Providers & Tools
Providers are the main application-facing concept in @execbox/core. A provider
is a named collection of host tools that execbox turns into an async
guest-visible namespace.
Provider shape
Section titled “Provider shape”Use resolveProvider() to turn host tool definitions into the executor-ready
shape.
import { resolveProvider } from "@execbox/core";
const provider = resolveProvider({ name: "docs", tools: { search: { description: "Search documentation.", inputSchema: { type: "object", required: ["query"], properties: { query: { type: "string" }, }, }, execute: async (input) => { const { query } = input as { query: string }; return { hits: [`found ${query}`] }; }, }, },});Guest code receives the namespace by provider name:
await docs.search({ query: "quickjs" });Namespaces and safe tool names
Section titled “Namespaces and safe tool names”Provider names must be valid JavaScript identifiers because they become
guest-visible namespaces. Tool names may come from host code, MCP catalogs, or
other sources, so resolveProvider() normalizes them before guest code sees
them.
The resolved provider keeps both directions:
originalToSafeNameexplains how original tool names map to guest-safe names.safeToOriginalNametraces a guest-visible name back to the original tool.
This matters for MCP tools such as search-docs, which become guest-callable as
search_docs.
Schemas
Section titled “Schemas”Tools can declare schemas with JSON Schema, Zod schemas, or raw Zod shapes. Execbox normalizes those schemas before execution and validates input before the host tool runs.

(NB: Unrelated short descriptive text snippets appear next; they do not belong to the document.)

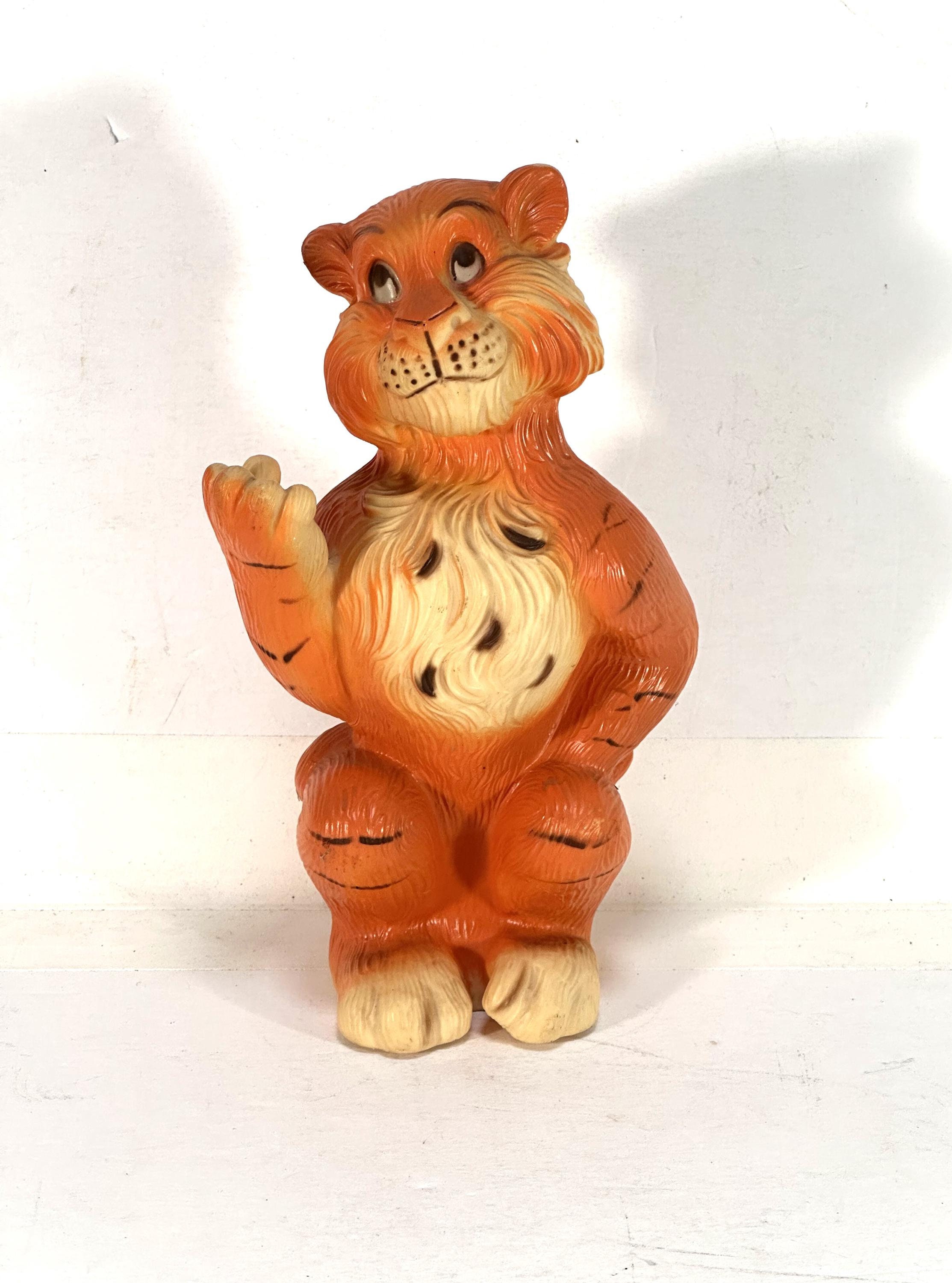 新作ウエア Esso 1960's Plastic Etsy - Bank Tiger コレクション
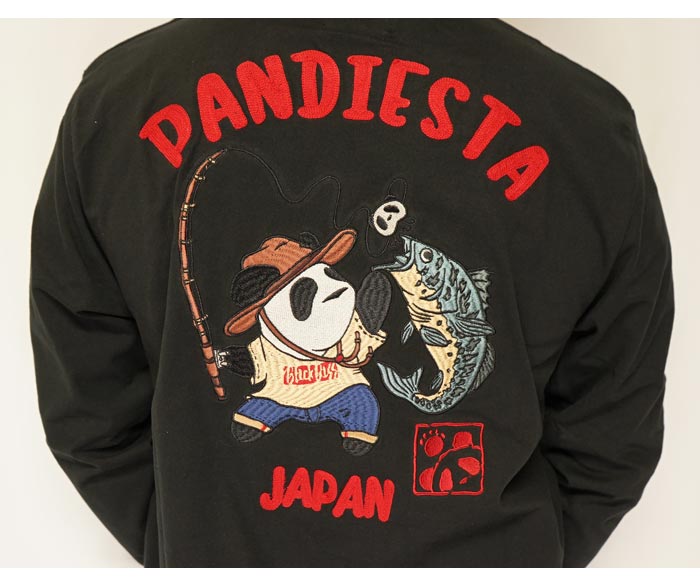 �ڻĤ�M�������ʲ�����������7590�ߤ�21%OFF������[SALE] �ѥ�ǥ������� PANDIESTA ���� T����� ���� �ѥ�� �֥�å��Х� �ե��å��� ��� 539233�ڥѥ�ǥ����������鿷�����T����Ĥ��о�!!��/����̵��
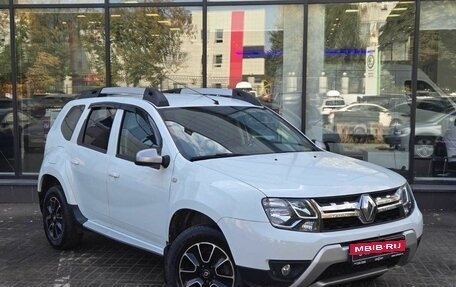 Renault Duster I рестайлинг, 2017 год, 1 440 000 рублей, 3 фотография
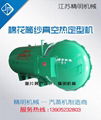 Yarn Preshrunk and Humidification Machine 1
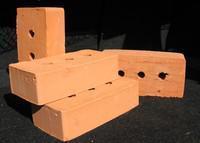 Кирпич рядовой!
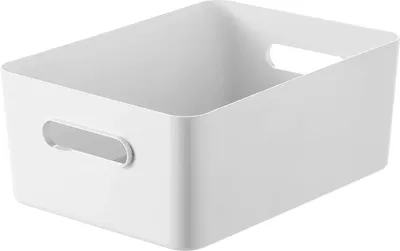 Obrázok produktu pre smartstore11010 smartstore úložný box COMPACT L, 15,4 l, biely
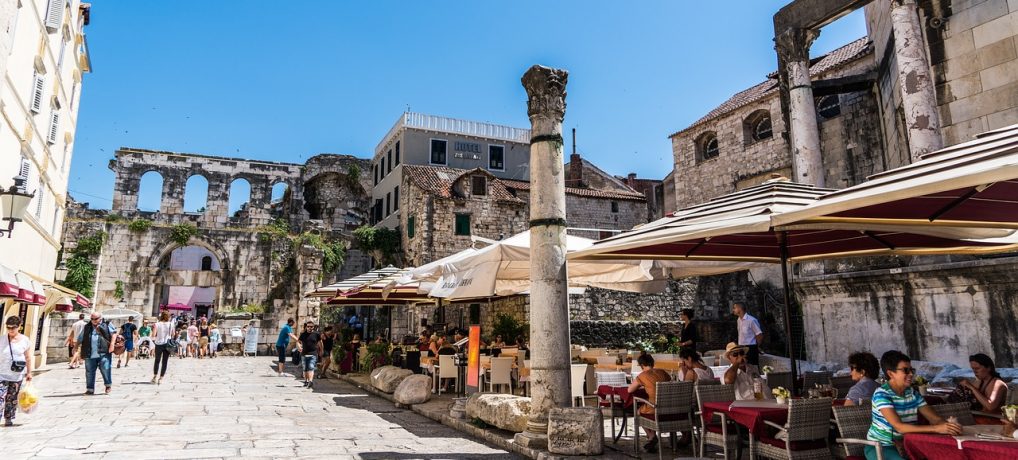 Split – perła Adriatyku, atrakcje i co zobaczyć
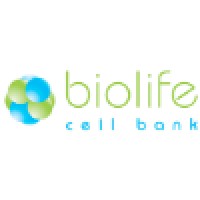 BioLife Cell Bank logo, BioLife Cell Bank contact details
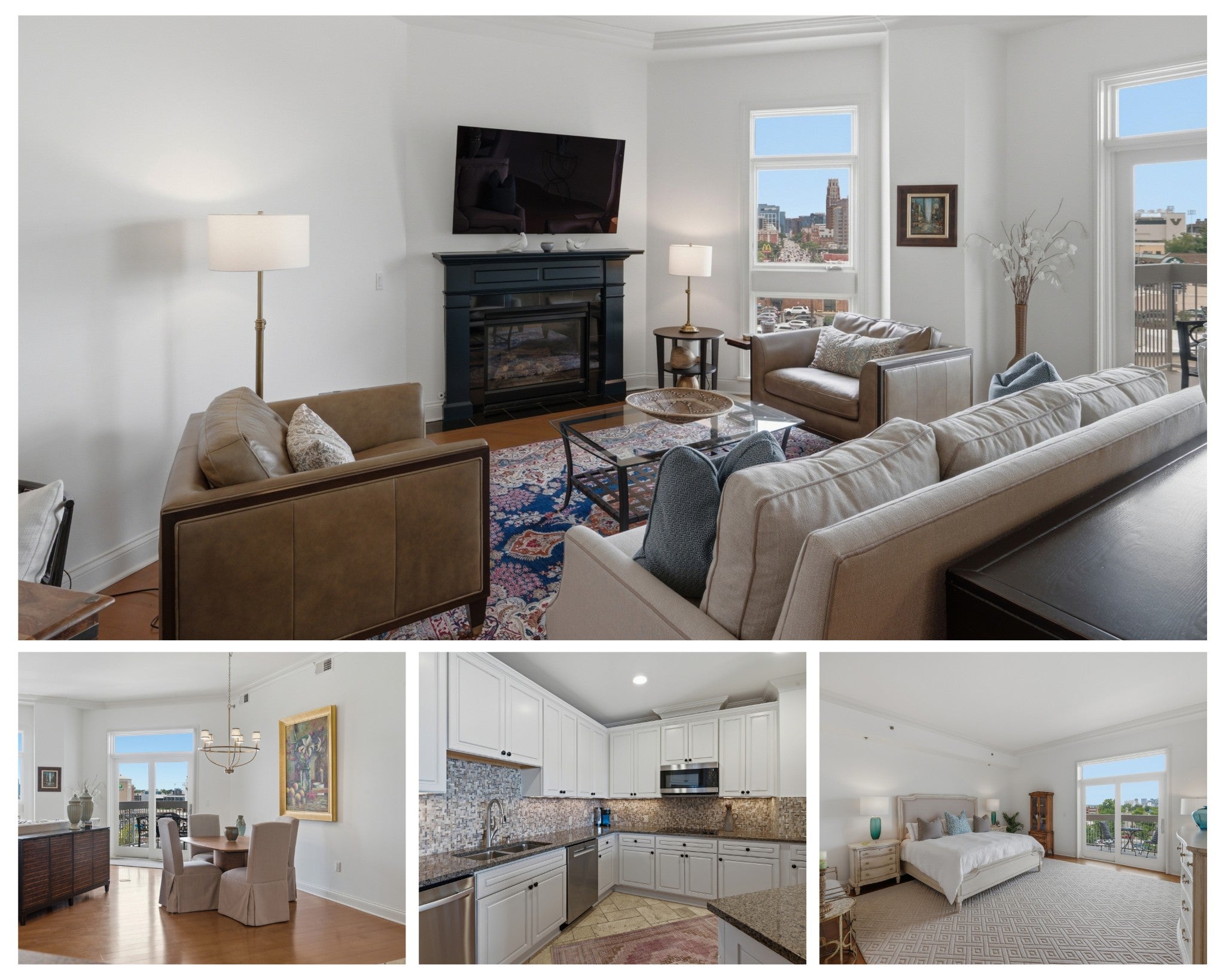 2-bed listing at 110 31st Ave N 303, Nashville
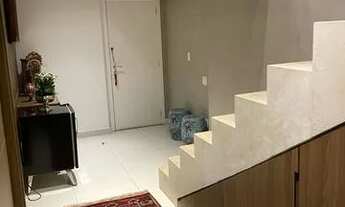 Imagem 6: Cobertura duplex para aluguel tem 144 metros quadrados com 2 quartos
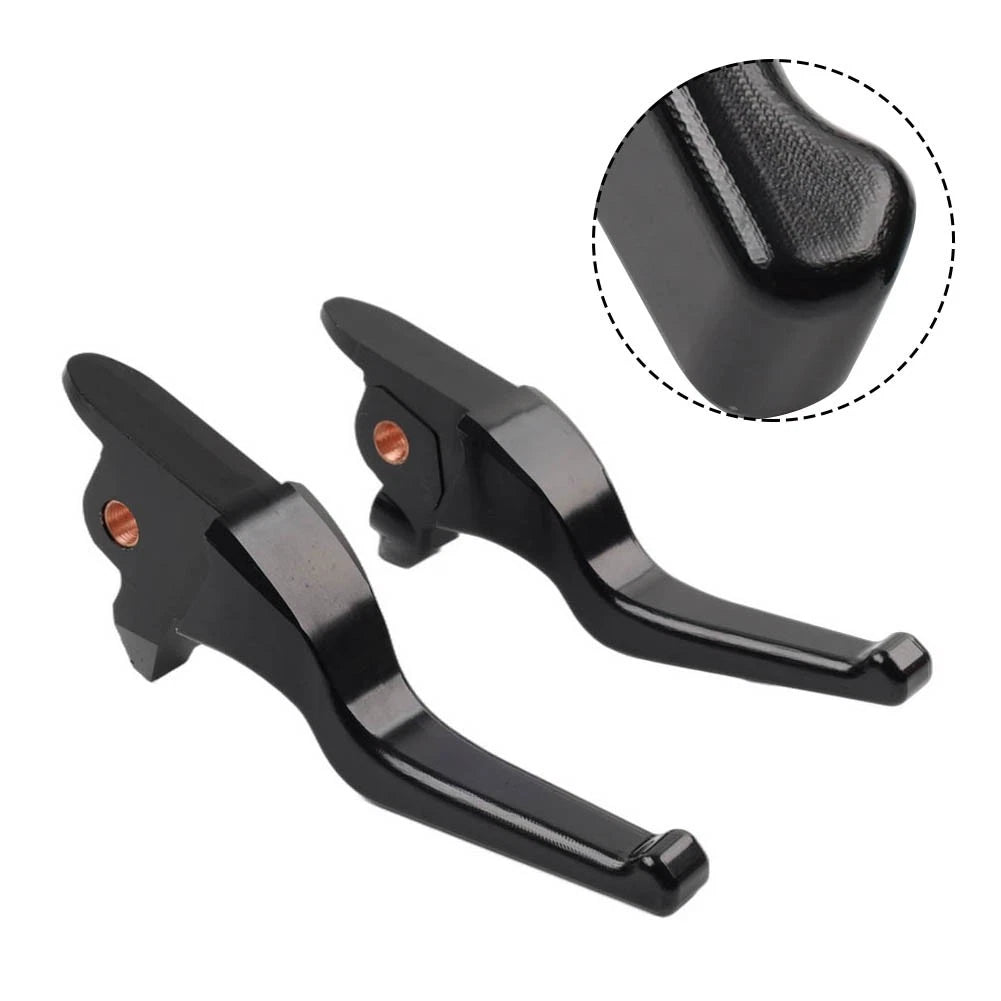 Brake Clutch Hand Levers for Harley Electra Glide FLHT Street Glide FLHX (2017–2020)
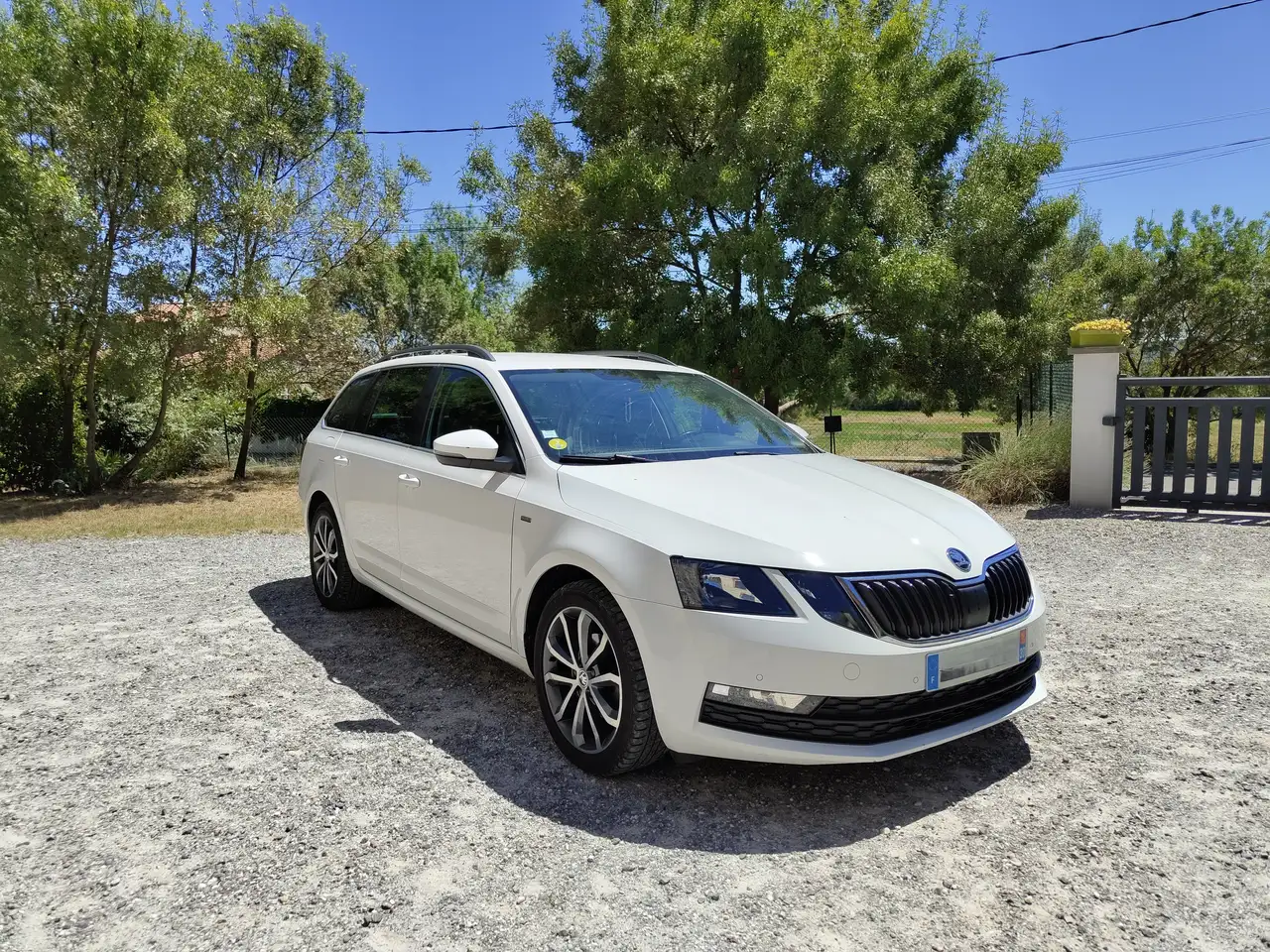 Skoda Octavia Combi 1.6 TDI 116 ch CR FAP DSG7 Drive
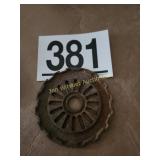 IH Planter Plate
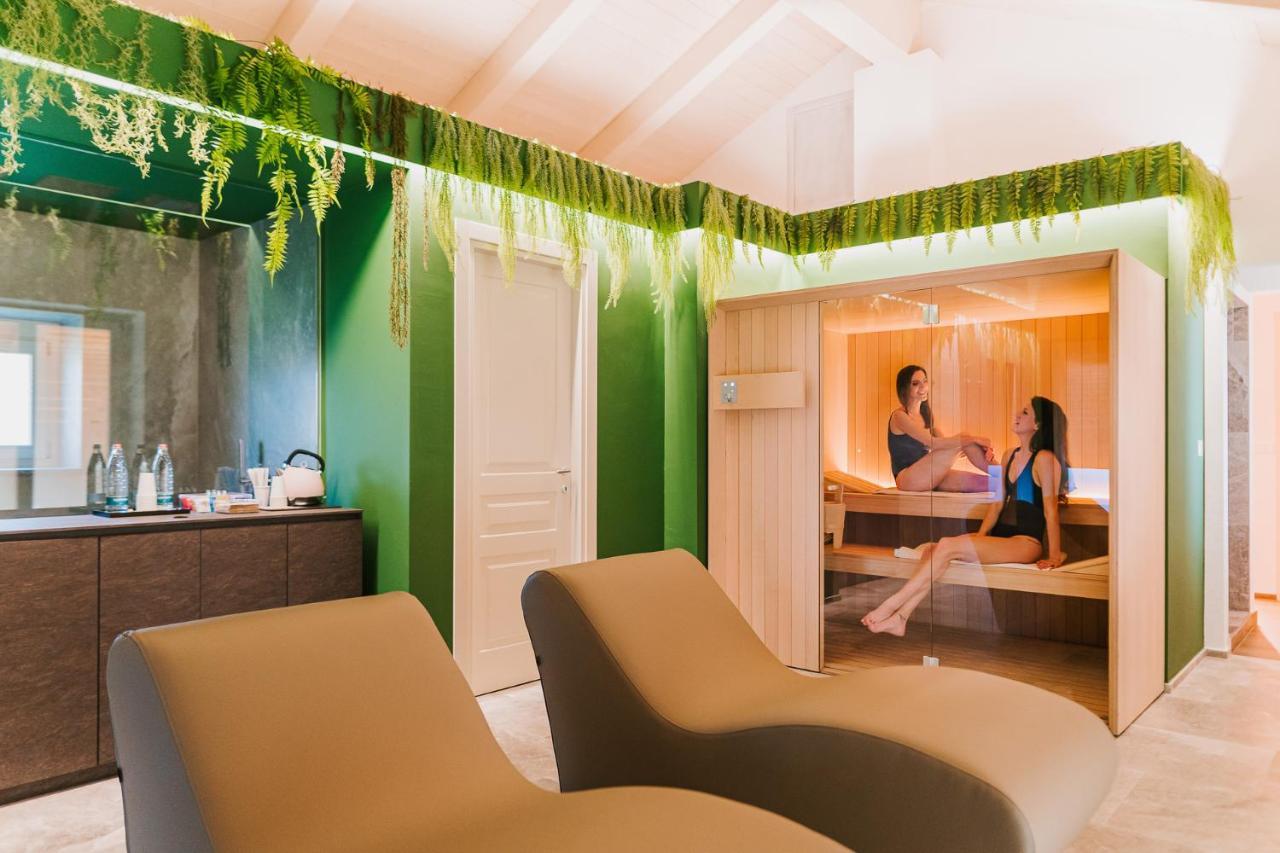 La Tenuta Di Santo Stefano Agri Resort & Spa 포사노 외부 사진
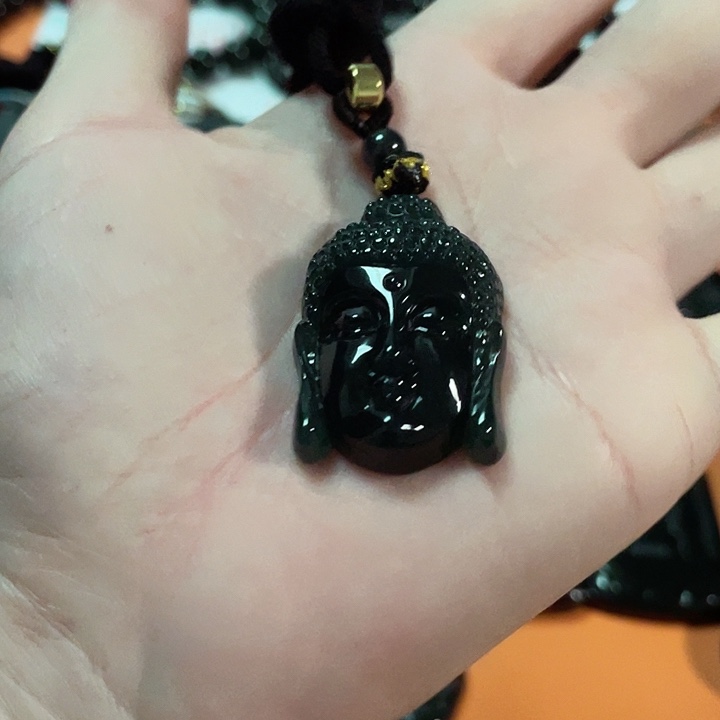 翡翠未镶嵌挂件J***y翡翠吊坠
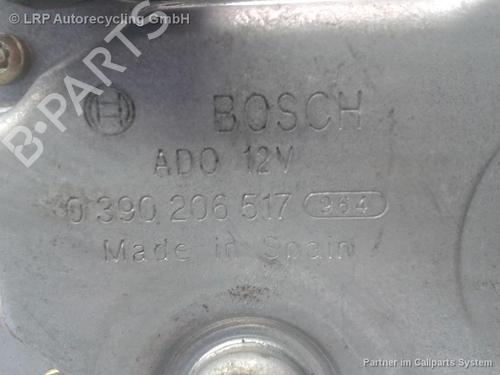 Rear wiper motor MITSUBISHI CARISMA Saloon (DA_) 1.8 16V GDI (DA2A) | BP20585481M102 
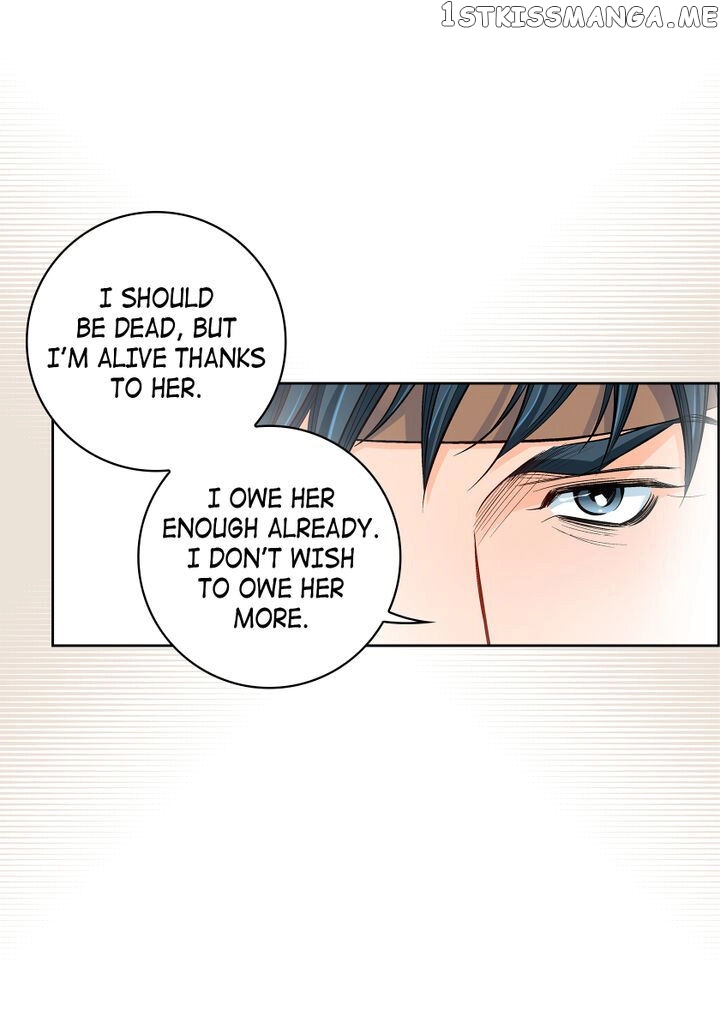 Give to the Heart Webtoon Edition Chapter 69 - page 40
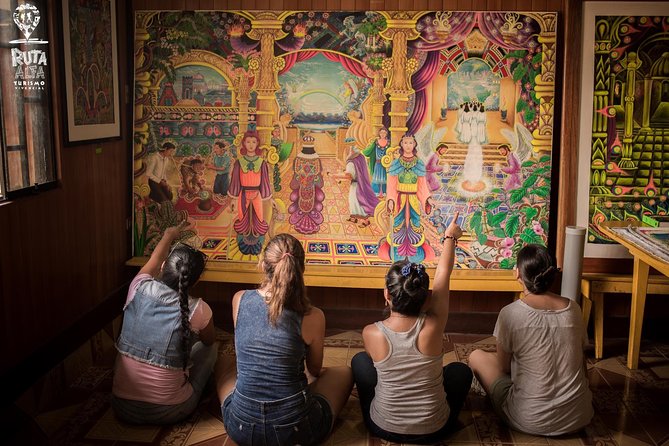 Pucallpa His Art. Photography, Art and Culture Tour. - Pucallpa Tour Details and Inclusions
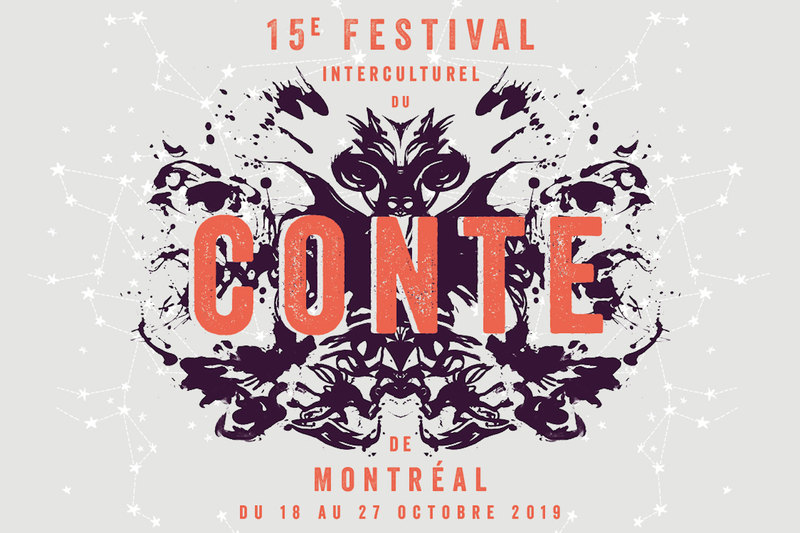 Le Festival interculturel du conte de Montréal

Declare the narrowest useful input and output shapes. They act as the contract between guest code and host capabilities, and they also improve generated guest types.
Result boundary
Section titled “Result boundary”Tool inputs and results cross a JSON-compatible boundary. Return plain data such as objects, arrays, strings, numbers, booleans, and null. Keep host-only values such as clients, file handles, secrets, and tenant maps inside the host tool implementation.
When a tool throws, execbox maps the failure into the stable ExecuteResult
error vocabulary so callers and MCP wrappers can handle failures consistently.
Tool execution context
Section titled “Tool execution context”Tool implementations receive abort-aware execution context from execbox. Use it when host work can be cancelled or when you need request metadata supplied by the executor.
execute: async (input, context) => { const response = await fetch("https://example.com", { signal: context.signal, });
return response.json();};Type guidance
Section titled “Type guidance”Resolved providers carry generated namespace declarations for guest code. Those types are useful when you show code to users, prepare model prompts, or build an editor experience around the available tools.
For hand-authored TypeScript on the host side, keep the host tool input type close to the schema declaration. For generated or MCP-backed tools, rely on the resolved provider maps and generated declarations instead of assuming original tool names are valid JavaScript identifiers.